We are now well on the road to nowhere in particular are we not?

iu

Millennials are killing TV – LOL!


While researching this topic I noticed a slight difference in the definition of the group Millennials.  WJSchroer defines them as born between 1977-1994. Pew Research says this of Millennials in the chart below = Generation Y (1981 -1998).

ft_16_04_25_generationsbirths

  • McCrindle Research Center defines Millennials as being 1980-1994 and “Gen Z” (i.e. post-millennials) as being 1995-2009
  • Strauss and Howe use 1982 as the Millennials’ starting birth year and 2004 as the last birth year.

We use the term Millennial very liberally in 2016. They are seen as the group that will decide the future of many things, including Television.  We constantly hear that Millennials do not consume TV like the other groups before them.  They have a dislike of pay-TV services and do not have Televisions in their homes (Errrm! What if they live with people of a previous generation?).  Is all of this noise around Millennials a true gauge of the future of the world of business?  I have a feeling that if you were to look at those born in 1981 and those born in 1998 you would see an enormous difference in their perception of the world and how they function in it.   Millennials are not all born equal.

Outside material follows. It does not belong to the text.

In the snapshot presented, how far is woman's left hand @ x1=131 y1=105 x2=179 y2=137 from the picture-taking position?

‘Millennials’, like the Gen X group, is just too broad a group for it to mean anything.  It has become a psychobabble term for writers and speakers to put some credibility on a particular target market, to justify their reasoning for their theories on how to win them over…It gives them kudos, and we do not question. I am however, questioning the use of this term as an accurate or relevant marketing justification.

We use this pigeon-holing method because we need factual evidence i.e. numbers to support our ideas and conclusions on modern consumption.  e.g. Millennials don’t do this; Millennials don’t do that, and by the way here is a pie chart to prove it. These Millennial statistics worry me because they can easily deliver misinformation, they do not go deep enough to find the real cause of a generation behavioural shift.  I just read a fantastic article on this subject by  Laura Marsh @lmlauramarsh – The Myth of the Millennial as Cultural Rebel | New Republic.  In it, she talks about reasons why Millennials car share, flatshare, dont buy houses, marry late etc.  She states that ‘Millennials in the USA are feeling the pain of lower living standards,’ which therefore naturally impacts their spending and attitude towards the world around them.  Laura hits the nail on the head many times in this wonderfully written piece. She writes, … when headlines of “Millennials are killing the X industry” could just as easily read, “Millennials are locked out of the X industry.” There’s nothing like being told precarity is actually your cool lifestyle choice.”

lifeevents

Just to wrap this up – My argument is that Millennials are not any different than previous generations, other than they live in an era where technology has enormously changed the world they live in.  In fact it has changed the world for all generations still living.  I recently read that we have now reached the tipping point in society where technology is actually causing more unemployment than the creation of new jobs. This could be a life-event factor as Millennials have less disposable income. Millennials also choose to stay single longer.  However they do have many ‘life-events’ just like everyone before them … So while they are young, adventurous, virile and sporty, why would they plonk themselves in front of a TV.  I see a lot of them down the pub having fun, socialising or out playing sport.  What I believe is that as they grow older Millennials settle down, get married, have babies, buy houses and eventually flop in front of the TV when tired after a hard day in the office.  Marketing to them in that mode changes, but they are still considered somehow a different audience.

When you dig deeper, it is indeed revealing that there is a flaw in the narrative regarding the group we call the Millennials.  The people who are killing industries with their non-conformist lifestyle.